Aside from the considerations mentioned on the home page, here are some ideas to assist you with preparing for remote content delivery:
Start with small practice exercises. Have students respond to posts, submit assignments, etc., not related to content (examples: a discussion post about their last meal, upload a document with an image of their pet, a group MadLib assignment to get students comfortable working on collaborative documents).
Mix online and offline activities. There's nothing wrong with having students read their textbook (if available), go outside, draw, and submit upon their return.
Remote learning can be very isolating for learners and teachers. Encourage group activities and communication. Keep MULTIPLE lines of communication open, such as email, a group texting tool (e.g., Remind or Bloomz), teleconferencing tools (Google Hangout, Skype, Zoom, etc.), and even phone calls (consider a separate Google Voice number as a possibility if you are also working away from your classroom).
If you are able to use a platform such as Google Classroom or Moodle, consistency is key. Structure assignments in a similar fashion. Have consistent due dates (e.g., Thursday at 10pm). If possible, coordinate across your building so every course/class looks similar.
Have scheduled time slots for student meetings. Be consistent (repeating) but vary times (e.g., 1-2pm on Mondays, 9-10am on Tuesdays, and so on).
Provide an expectation document for students (and teachers; to let students know what to expect and not expect). Parents, too!
Work to make sure that activities aren't just busy work, and align to intended curricular goals.
If you are showing videos, consider limiting how much of the video students view. Have targeted questions based on a short segment.
If you are using a platform to conduct an online discussion, space out periods between their initial post and commenting phases. For example, if you have a prompt, allow 24-48 hours for students to respond, then a separate timeframe for commenting. This prevents students from posting and commenting in the final minutes of the assignment (which is not a discussion).

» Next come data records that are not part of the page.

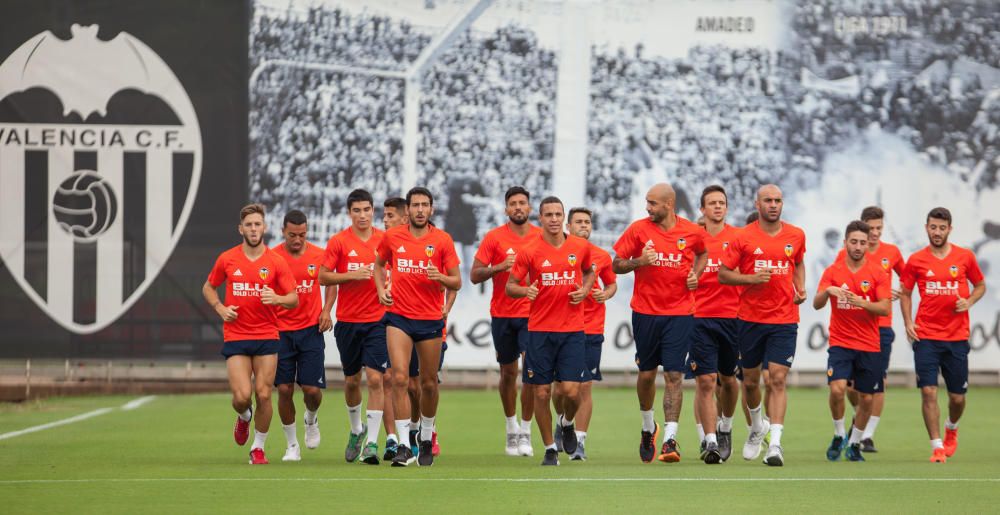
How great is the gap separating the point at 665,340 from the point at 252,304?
3.82 m

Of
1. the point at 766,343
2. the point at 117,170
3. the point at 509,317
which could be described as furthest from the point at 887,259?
the point at 117,170

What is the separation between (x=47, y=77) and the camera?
80.5 feet

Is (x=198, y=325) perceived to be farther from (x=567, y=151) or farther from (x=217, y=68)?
(x=567, y=151)

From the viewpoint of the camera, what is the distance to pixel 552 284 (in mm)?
12789

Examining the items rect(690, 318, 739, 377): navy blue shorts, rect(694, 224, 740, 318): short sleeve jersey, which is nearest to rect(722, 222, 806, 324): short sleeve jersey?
rect(694, 224, 740, 318): short sleeve jersey

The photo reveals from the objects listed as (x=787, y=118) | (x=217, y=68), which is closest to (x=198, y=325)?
(x=217, y=68)

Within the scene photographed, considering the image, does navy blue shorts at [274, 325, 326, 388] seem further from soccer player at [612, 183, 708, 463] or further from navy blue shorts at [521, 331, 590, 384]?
soccer player at [612, 183, 708, 463]

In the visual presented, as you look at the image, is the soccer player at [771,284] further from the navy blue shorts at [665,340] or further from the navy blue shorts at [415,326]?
the navy blue shorts at [415,326]

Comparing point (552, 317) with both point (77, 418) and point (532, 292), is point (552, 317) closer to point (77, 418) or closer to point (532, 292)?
point (532, 292)

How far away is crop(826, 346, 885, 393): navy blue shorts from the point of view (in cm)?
1402

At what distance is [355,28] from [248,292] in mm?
12539

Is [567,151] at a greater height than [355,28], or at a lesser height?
lesser

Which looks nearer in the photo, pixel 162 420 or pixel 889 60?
pixel 162 420

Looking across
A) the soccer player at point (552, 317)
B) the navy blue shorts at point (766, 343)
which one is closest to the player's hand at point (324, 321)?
the soccer player at point (552, 317)
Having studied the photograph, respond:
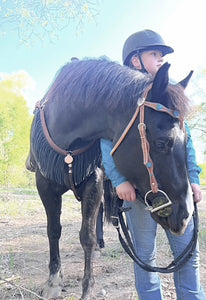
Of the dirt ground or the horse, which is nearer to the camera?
the horse

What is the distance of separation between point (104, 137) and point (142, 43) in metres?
0.79

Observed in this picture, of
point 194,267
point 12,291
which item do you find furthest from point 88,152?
point 12,291

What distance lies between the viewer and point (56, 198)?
283 cm

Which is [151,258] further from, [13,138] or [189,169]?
[13,138]

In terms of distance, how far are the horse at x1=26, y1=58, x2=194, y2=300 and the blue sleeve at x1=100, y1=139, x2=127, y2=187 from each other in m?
0.05

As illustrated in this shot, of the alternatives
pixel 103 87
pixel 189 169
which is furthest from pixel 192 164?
pixel 103 87

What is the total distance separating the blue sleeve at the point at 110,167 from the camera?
6.34ft

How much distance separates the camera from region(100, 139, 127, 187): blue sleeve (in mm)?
1933

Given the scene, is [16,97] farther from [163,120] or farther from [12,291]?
[163,120]

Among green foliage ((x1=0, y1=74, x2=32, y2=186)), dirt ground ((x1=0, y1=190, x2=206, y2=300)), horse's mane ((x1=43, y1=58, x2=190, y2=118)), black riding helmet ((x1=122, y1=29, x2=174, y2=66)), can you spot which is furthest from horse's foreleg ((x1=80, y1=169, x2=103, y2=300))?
green foliage ((x1=0, y1=74, x2=32, y2=186))

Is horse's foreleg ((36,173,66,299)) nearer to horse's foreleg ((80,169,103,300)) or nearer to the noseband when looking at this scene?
horse's foreleg ((80,169,103,300))

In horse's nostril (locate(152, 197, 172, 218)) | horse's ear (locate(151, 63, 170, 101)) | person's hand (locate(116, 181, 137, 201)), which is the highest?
horse's ear (locate(151, 63, 170, 101))

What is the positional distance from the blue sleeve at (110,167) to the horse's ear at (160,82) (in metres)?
0.51

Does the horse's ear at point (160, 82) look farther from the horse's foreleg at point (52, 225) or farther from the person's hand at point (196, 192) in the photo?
the horse's foreleg at point (52, 225)
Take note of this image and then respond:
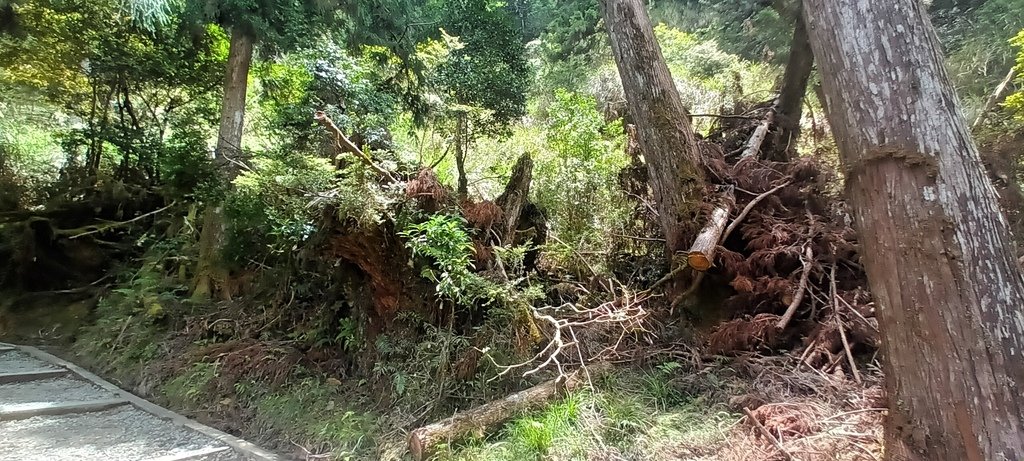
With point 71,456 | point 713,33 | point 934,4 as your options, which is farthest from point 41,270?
point 934,4

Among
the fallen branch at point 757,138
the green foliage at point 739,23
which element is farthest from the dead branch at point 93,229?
the green foliage at point 739,23

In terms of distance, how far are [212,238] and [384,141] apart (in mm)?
2702

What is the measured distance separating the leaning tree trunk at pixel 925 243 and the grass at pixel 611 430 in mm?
984

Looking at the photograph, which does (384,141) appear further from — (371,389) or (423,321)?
(371,389)

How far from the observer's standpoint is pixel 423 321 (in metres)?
4.25

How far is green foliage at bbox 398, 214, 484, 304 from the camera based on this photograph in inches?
149

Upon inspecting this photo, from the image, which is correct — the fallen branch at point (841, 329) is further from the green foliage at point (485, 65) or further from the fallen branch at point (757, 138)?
the green foliage at point (485, 65)

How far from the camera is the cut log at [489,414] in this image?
306 cm

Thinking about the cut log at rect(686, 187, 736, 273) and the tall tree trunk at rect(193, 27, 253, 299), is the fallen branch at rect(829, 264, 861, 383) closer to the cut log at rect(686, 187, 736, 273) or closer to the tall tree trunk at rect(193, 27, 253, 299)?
the cut log at rect(686, 187, 736, 273)

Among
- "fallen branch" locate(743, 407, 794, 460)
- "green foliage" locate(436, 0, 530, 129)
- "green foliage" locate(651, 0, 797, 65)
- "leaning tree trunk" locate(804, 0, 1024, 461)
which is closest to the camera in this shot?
"leaning tree trunk" locate(804, 0, 1024, 461)

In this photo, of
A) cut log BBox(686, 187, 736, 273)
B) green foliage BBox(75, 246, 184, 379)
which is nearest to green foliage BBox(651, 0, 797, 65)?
cut log BBox(686, 187, 736, 273)

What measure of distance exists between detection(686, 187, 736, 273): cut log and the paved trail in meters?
3.12

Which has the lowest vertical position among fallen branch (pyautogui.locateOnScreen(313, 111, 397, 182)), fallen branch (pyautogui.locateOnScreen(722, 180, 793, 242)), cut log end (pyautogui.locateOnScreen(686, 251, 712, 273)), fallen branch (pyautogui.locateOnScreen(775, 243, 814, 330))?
fallen branch (pyautogui.locateOnScreen(775, 243, 814, 330))

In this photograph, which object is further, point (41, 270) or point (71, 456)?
point (41, 270)
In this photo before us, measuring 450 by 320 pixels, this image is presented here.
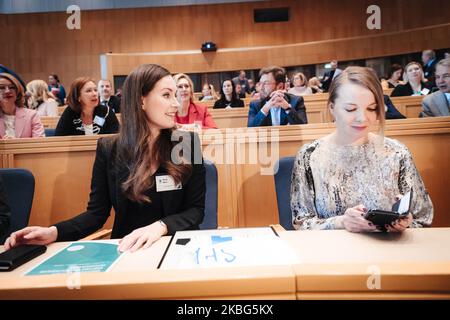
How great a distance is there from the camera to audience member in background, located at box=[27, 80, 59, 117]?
4.72 metres

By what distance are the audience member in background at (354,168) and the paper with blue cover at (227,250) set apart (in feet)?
1.34

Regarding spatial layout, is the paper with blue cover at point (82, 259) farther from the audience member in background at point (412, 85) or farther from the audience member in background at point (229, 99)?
the audience member in background at point (412, 85)

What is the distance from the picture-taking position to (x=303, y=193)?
1.42m

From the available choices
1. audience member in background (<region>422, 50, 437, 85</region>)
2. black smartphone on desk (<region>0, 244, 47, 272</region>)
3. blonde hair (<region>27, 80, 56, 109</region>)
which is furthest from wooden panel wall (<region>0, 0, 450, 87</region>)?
black smartphone on desk (<region>0, 244, 47, 272</region>)

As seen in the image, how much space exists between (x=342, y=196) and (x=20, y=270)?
1134mm

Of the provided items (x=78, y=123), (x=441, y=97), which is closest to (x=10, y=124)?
(x=78, y=123)

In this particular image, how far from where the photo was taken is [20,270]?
81cm

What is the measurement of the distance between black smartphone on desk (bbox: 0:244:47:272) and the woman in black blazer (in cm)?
38

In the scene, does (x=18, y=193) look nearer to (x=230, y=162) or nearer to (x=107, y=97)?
(x=230, y=162)

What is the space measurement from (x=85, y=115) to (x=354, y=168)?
2.23 metres

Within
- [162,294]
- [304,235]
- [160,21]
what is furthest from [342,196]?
[160,21]

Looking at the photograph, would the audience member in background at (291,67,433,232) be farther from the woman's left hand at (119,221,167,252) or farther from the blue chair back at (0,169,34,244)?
the blue chair back at (0,169,34,244)

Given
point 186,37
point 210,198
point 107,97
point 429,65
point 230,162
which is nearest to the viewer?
point 210,198
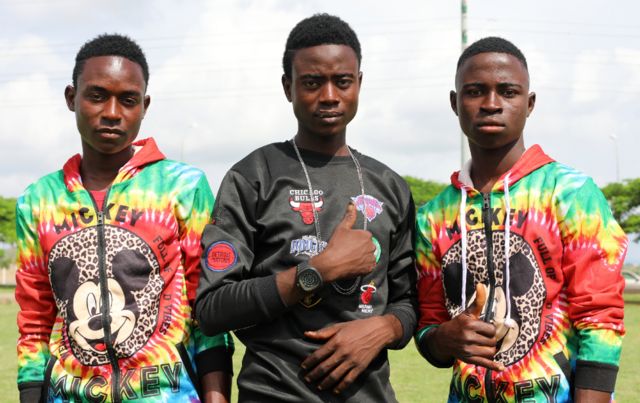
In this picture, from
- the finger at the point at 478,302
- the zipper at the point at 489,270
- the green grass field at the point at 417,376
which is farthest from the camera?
the green grass field at the point at 417,376

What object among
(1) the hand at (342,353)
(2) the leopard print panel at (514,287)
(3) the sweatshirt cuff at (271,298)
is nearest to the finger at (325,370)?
(1) the hand at (342,353)

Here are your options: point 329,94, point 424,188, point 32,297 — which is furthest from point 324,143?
point 424,188

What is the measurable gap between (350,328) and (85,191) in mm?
1362

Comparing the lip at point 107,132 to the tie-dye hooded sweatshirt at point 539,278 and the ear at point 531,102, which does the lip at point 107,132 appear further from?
the ear at point 531,102

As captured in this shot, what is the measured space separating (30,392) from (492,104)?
2.39 metres

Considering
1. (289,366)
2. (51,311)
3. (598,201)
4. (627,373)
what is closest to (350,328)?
(289,366)

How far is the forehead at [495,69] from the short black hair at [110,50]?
153 cm

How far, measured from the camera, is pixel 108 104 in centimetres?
369

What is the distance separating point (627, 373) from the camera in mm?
11664

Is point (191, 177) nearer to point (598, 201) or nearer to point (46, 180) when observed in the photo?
point (46, 180)

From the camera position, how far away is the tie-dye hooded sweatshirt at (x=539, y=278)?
328 centimetres

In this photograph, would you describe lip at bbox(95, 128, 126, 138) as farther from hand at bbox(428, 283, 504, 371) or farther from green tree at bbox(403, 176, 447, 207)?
green tree at bbox(403, 176, 447, 207)

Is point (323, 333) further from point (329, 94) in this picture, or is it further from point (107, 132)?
point (107, 132)

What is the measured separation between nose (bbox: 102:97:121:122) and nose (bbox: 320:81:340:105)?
0.94 metres
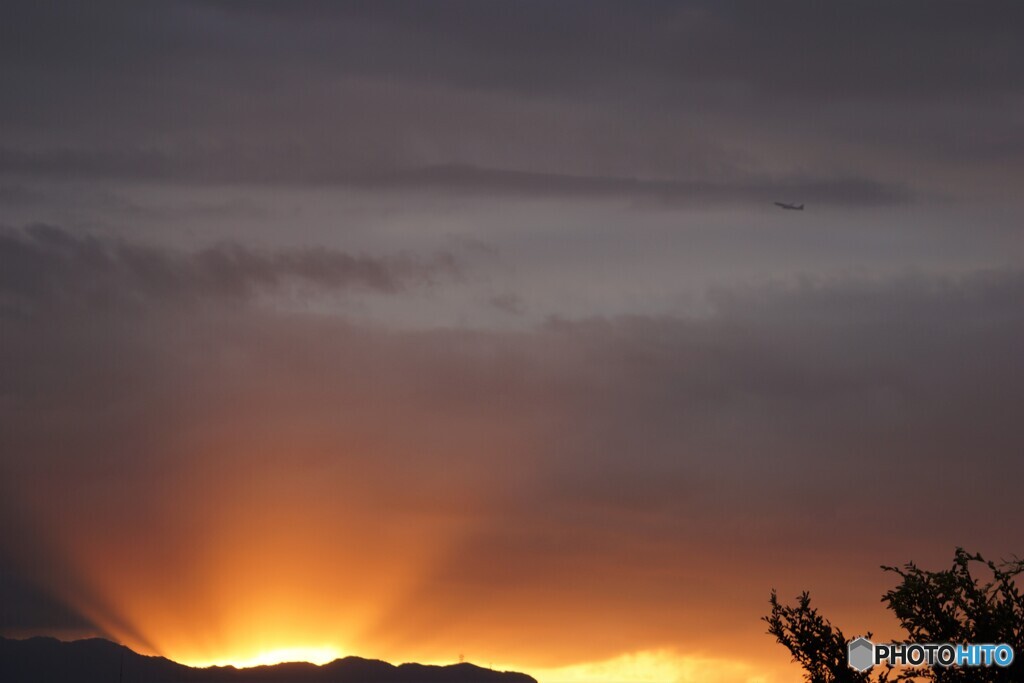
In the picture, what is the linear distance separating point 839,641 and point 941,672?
5.63 m

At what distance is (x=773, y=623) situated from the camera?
66188 millimetres

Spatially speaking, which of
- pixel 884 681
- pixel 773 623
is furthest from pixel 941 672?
pixel 773 623

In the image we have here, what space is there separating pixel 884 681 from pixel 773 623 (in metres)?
6.35

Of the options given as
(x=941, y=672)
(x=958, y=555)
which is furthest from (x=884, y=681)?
(x=958, y=555)

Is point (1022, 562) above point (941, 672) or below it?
above

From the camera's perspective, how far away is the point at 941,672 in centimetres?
6072

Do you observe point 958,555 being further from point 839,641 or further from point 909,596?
point 839,641

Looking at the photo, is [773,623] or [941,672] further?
[773,623]

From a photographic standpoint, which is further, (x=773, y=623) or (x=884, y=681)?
(x=773, y=623)

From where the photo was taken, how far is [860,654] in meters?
64.2

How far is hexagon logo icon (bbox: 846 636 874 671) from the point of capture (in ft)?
209

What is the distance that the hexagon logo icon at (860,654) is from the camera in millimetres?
63656

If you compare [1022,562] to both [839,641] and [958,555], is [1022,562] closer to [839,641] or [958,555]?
[958,555]

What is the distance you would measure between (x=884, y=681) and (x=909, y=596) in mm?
3920
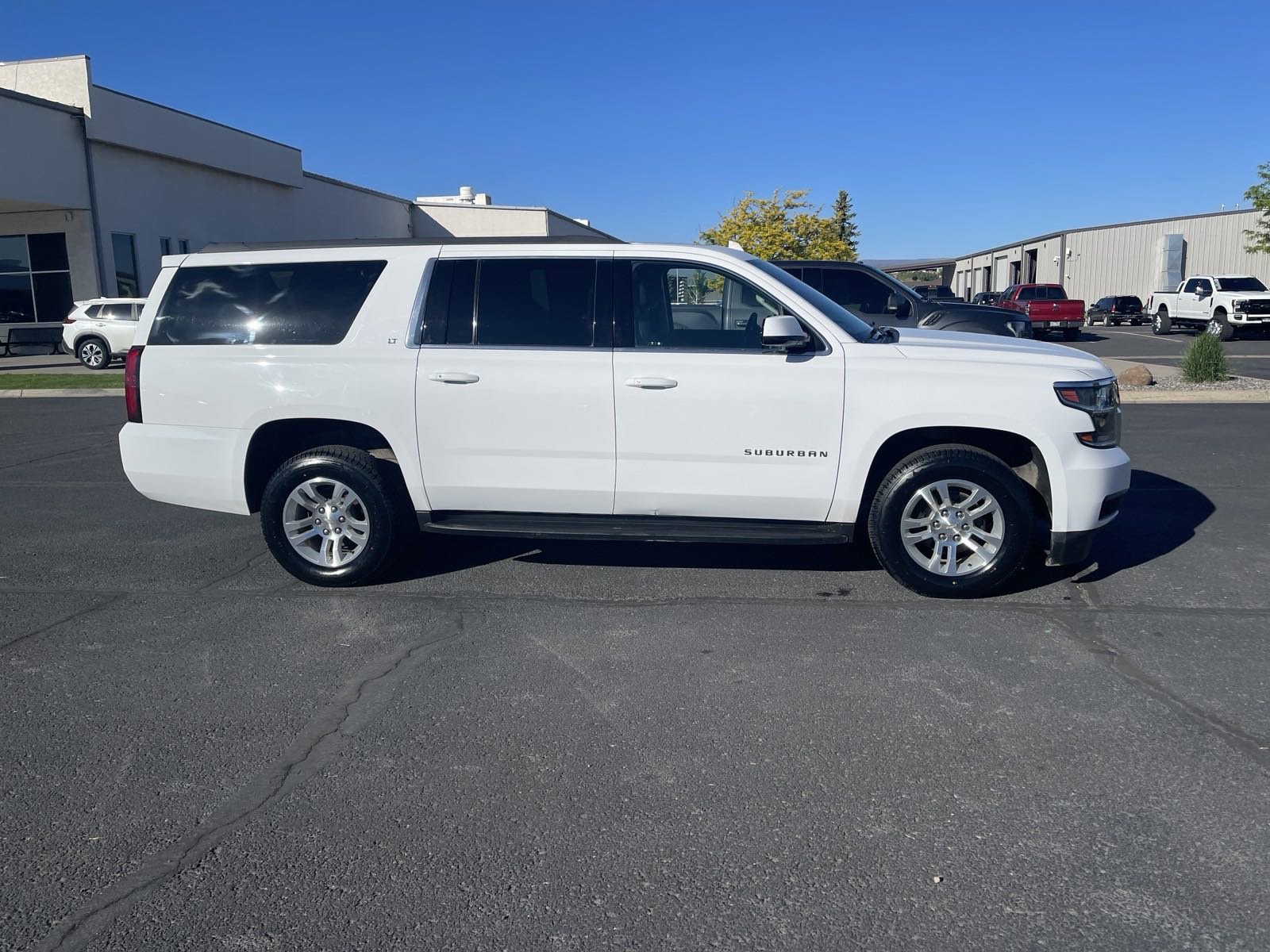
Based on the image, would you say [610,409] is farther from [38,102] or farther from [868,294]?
[38,102]

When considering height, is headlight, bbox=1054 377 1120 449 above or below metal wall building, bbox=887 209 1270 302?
below

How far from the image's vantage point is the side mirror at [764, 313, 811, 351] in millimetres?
5445

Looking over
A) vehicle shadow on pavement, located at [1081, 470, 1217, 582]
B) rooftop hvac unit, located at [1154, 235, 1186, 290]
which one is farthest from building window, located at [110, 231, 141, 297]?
rooftop hvac unit, located at [1154, 235, 1186, 290]

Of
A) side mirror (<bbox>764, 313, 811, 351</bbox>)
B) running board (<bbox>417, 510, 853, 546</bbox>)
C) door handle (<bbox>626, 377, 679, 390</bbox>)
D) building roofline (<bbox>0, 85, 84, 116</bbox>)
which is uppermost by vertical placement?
building roofline (<bbox>0, 85, 84, 116</bbox>)

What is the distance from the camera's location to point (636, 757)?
3900 millimetres

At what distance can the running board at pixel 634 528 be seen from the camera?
5.76 m

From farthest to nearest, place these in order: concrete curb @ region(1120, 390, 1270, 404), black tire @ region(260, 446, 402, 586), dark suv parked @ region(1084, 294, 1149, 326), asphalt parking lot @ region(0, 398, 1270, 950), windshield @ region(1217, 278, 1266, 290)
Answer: dark suv parked @ region(1084, 294, 1149, 326), windshield @ region(1217, 278, 1266, 290), concrete curb @ region(1120, 390, 1270, 404), black tire @ region(260, 446, 402, 586), asphalt parking lot @ region(0, 398, 1270, 950)

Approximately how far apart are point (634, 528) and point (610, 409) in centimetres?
69

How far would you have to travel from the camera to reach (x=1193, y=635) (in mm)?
5156

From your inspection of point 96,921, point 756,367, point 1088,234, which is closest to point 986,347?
point 756,367

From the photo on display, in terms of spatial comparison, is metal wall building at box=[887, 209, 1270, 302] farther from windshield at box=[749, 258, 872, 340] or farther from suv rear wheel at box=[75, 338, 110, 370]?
windshield at box=[749, 258, 872, 340]

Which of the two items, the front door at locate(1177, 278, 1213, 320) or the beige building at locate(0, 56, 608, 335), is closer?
the beige building at locate(0, 56, 608, 335)

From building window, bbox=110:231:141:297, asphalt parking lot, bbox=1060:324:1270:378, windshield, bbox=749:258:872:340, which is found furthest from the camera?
building window, bbox=110:231:141:297

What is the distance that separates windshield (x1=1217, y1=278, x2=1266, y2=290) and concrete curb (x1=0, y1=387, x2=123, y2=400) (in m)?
32.9
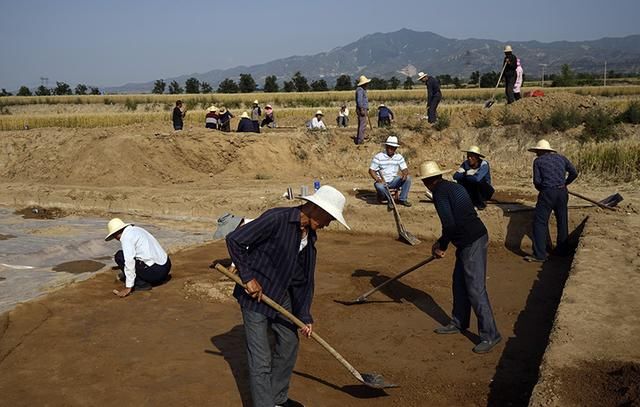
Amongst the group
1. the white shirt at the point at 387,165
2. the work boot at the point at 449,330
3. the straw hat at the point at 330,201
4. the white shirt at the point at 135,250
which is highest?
the straw hat at the point at 330,201

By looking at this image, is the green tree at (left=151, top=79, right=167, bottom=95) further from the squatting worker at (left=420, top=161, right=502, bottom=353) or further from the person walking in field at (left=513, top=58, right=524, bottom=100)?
the squatting worker at (left=420, top=161, right=502, bottom=353)

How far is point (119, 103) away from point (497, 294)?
1734 inches

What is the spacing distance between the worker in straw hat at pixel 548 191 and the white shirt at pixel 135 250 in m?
5.25

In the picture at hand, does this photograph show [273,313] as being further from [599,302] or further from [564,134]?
[564,134]

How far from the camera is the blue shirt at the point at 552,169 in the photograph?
8242mm

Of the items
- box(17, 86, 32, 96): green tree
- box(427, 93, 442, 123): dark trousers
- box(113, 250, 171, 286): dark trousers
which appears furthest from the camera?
box(17, 86, 32, 96): green tree

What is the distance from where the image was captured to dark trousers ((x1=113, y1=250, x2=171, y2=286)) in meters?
A: 7.54

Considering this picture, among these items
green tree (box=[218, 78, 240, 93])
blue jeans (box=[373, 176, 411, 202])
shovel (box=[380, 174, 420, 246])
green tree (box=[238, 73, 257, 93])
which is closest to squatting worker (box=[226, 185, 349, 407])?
shovel (box=[380, 174, 420, 246])

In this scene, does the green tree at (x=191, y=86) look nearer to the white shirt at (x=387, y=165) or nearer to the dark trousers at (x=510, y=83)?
the dark trousers at (x=510, y=83)

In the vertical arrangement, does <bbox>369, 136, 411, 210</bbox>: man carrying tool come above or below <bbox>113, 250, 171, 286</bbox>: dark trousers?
above

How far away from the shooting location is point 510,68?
1591 cm

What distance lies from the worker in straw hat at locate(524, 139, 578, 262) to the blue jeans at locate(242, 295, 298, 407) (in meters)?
5.29

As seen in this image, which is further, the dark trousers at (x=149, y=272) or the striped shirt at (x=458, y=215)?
the dark trousers at (x=149, y=272)

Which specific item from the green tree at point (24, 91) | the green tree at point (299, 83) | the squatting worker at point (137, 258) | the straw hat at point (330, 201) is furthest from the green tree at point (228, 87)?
the straw hat at point (330, 201)
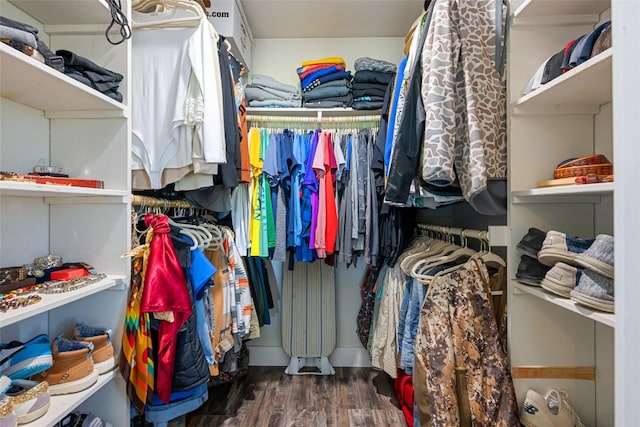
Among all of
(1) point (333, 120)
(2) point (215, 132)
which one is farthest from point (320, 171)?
(2) point (215, 132)

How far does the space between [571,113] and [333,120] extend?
1344 mm

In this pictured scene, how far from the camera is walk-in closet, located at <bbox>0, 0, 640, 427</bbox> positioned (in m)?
0.85

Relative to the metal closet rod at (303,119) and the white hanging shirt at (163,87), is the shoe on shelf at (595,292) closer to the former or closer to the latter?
the white hanging shirt at (163,87)

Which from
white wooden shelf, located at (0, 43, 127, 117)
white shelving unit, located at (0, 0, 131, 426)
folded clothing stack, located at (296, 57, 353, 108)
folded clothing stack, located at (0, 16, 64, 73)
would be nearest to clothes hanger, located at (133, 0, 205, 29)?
white shelving unit, located at (0, 0, 131, 426)

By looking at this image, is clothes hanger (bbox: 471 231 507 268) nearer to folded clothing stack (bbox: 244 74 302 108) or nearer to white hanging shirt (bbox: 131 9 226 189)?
white hanging shirt (bbox: 131 9 226 189)

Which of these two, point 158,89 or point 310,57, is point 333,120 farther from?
point 158,89

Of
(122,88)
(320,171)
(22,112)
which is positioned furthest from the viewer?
(320,171)

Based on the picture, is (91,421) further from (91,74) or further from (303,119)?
(303,119)

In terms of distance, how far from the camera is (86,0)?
3.51 feet

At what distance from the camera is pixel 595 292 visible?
0.77 m

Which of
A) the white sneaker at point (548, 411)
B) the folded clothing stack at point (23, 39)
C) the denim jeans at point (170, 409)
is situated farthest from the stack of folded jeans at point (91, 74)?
the white sneaker at point (548, 411)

Overall, consider structuring learning to address big ideas or key concepts in your curriculum. In other words, cut out the nonessential aspects of your curriculum. That means different things for different schools and content areas.
REMC's FREE Resources to Help Teachers with Online Teaching and Learning
Two classes that may be especially helpful to teachers now:
REMC 21 Things for Teachers (ISTE) - 21Things4Teachers is a free course that helps educators make connections between technology tools and best practice instructional strategies.
MI Streamnet - Through MI Streamnet, teachers and students alike can access enriched and enhanced educational content, and districts can also upload their own locally produced content to shared statewide. There are also helpful tutorials for G-Suite including Gmail, Calendar, Hangouts, and more.
Two video resources that may be especially helpful to teachers now:
The Remote Learning Toolkit is a resource to help support the development and delivery of online instruction, but the recommendation is always to work with your district administrators and technology directors to make sure teachers/students have support.